■ **EXTRACT TO READ**:
== Segment start ==
I. Origins of the “Integral
Relationship” Concept
My principal field of academic inquiry as a professor has
been the legal profession.
As a brand new law professor in 1974, I had been thrust into
the then-newly required course on professional responsibility. I was an unlikely choice for
this assignment, since I came to academia from a stint in the
Justice Department during the Nixon administration. I had been a very low level
attorney in the Antitrust Division, but because Watergate and other
scandals had transpired during my time there, some might have
doubted the suitability of assigning a former DOJ attorney from that
era to instruct future lawyers on the finer points of legal
ethics. Perhaps it was
the fact that I had survived the “Saturday Night Massacre” that gave
my dean the confidence to make this assignment. (Of course, the heroes of
Watergate were those who did not survive the “Saturday
Night Massacre.”)
Despite a rocky beginning in the course, I stayed with it,
and most of my scholarship has been focused on the legal profession
and legal ethics.
As I
developed as an academic in the field of legal ethics, I spent a lot
of time considering the relationship between legal education and the
behavior of lawyers. I
resisted the notion, advanced by some practitioners and
commentators, that it must be inadequacies in legal education that
were to blame for the shortcomings of the legal profession. Similarly, I was skeptical
of the claim that law schools held the primary responsibility for
reforming the profession.
== Segment end ==
■ **DATASET EXTRACT**:
== Segment start ==
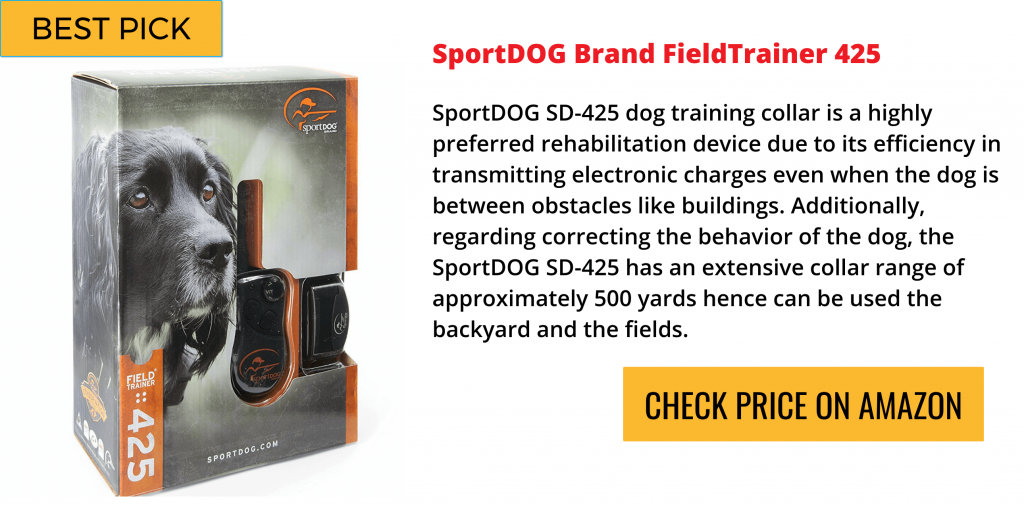SportDog SD-425 Remote Best Dog Training Collars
== Segment end ==
■ **PROBLEM TO WORK ON**:
In the excerpt on the origins of the "integral relationship" concept, in which division of the Justice Department did the writer serve as an attorney?

■ **RESULT**:
The Antitrust Division.